Pelé tem 95 gols pela seleção brasileira, mas a Fifa considera apenas 77 sob o critério de que são os gols marcados pelo Brasil contra outras seleções em jogos oficiais ou amistosos oficiais.

Na época do Rei do Futebol, eram muito comuns jogos da seleção contra clubes europeus ou combinados regionais. Entre os 18 gols "não oficiais" estão alguns marcados contra Inter de Milão, Atlético de Madri e seleção pernambucana, por exemplo. Em 12 anos de seleção, Neymar nunca jogou uma partida assim, porque elas praticamente não existem mais.

A polêmica em torno do que é ou não oficial e da descontextualização histórica dos feitos de Pelé dá assunto até hoje, pois exclui das contas uns 20% do tempo de carreira do Rei.

Por isso, muitos dos recordes estabelecidos por Pelé estão sendo batidos ano a ano por caras como Messi, Cristiano Ronaldo e daqui a pouco Neymar. Mas o Rei e a equipe que cuida de sua imagem decidiram não comprar briga ou entrar em polêmica. Pelo contrário, o projeto de comunicação pretende direcionar sua imagem apenas para fatos positivos, sem guerra de bastidores por marcas e números. Pelé elogia, afaga e traz para perto os ídolos da atualidade. Não vai ser diferente quando Neymar fizer os três gols que estão faltando.

Lucas Figueiredo/CBF

Recorde de gols não é o único: o que vem pela frente para Neymar?

Apesar de ter aproximado Neymar do recorde de Pelé principalmente graças aos três gols marcados em junho, a temporada não foi muito generosa com o camisa 10.

Ele perdeu quatro meses por causa de uma lesão no tornozelo e encerrou 2021/2022 com apenas 36 jogos, seja pelo Brasil ou pelo PSG. Fez 18 gols e deu 12 passes para gol — os piores números desde que pisou na Europa.

O que vem pela frente é quase um mês de férias. Durante a semana ele já desembarcou em Miami para curtir a primeira fase depois dos amistosos da seleção. O restante dos destinos ainda é desconhecido. Em julho ele volta para Paris, mas já é muito claro que todo o planejamento será direcionado para a Copa do Mundo.
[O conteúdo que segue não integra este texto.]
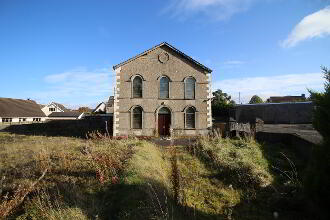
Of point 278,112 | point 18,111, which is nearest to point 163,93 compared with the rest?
point 278,112

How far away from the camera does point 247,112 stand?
39969 millimetres

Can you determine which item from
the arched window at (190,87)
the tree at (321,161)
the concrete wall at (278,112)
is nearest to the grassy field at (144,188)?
the tree at (321,161)

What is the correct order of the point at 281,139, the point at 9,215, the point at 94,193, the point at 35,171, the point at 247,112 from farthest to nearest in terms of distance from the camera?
the point at 247,112
the point at 281,139
the point at 35,171
the point at 94,193
the point at 9,215

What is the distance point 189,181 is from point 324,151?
19.3 ft

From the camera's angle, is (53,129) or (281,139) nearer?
(281,139)

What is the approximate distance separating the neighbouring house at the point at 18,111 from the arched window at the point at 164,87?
3634 cm

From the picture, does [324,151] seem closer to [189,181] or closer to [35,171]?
[189,181]

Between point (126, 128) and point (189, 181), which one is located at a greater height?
point (126, 128)

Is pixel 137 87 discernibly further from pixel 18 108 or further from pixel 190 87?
pixel 18 108

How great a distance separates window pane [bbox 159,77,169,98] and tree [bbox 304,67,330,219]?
18.0 m

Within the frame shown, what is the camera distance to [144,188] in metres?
7.83

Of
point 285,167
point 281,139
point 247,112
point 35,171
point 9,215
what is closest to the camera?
point 9,215

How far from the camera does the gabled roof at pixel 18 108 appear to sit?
4942 cm

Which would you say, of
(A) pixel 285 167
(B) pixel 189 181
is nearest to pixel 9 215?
(B) pixel 189 181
A seleção tem mais dois jogos antes do Mundial. Em setembro, enfrenta a Argentina no jogo da Anvisa pelas Eliminatórias e também faz um amistoso contra uma seleção africana ou o México. Ainda não há data e local destes compromissos. Depois, a bola rola somente no dia 24 de novembro (quinta-feira), às 16h (de Brasília), no estádio de Lusail, contra a Sérvia. É a estreia no Grupo G da Copa do Mundo.

Neymar vai igualar ou passar Pelé em algum destes jogos? É a pergunta do milhão. Mas uma única vez que ele jogar será suficiente para que se torne o quarto com mais partidas na história da Amarelinha. Ele tem 119, atrás de Rivellino (120), Daniel Alves (123), Roberto Carlos (132) e Cafu (150). É recorde atrás de recorde.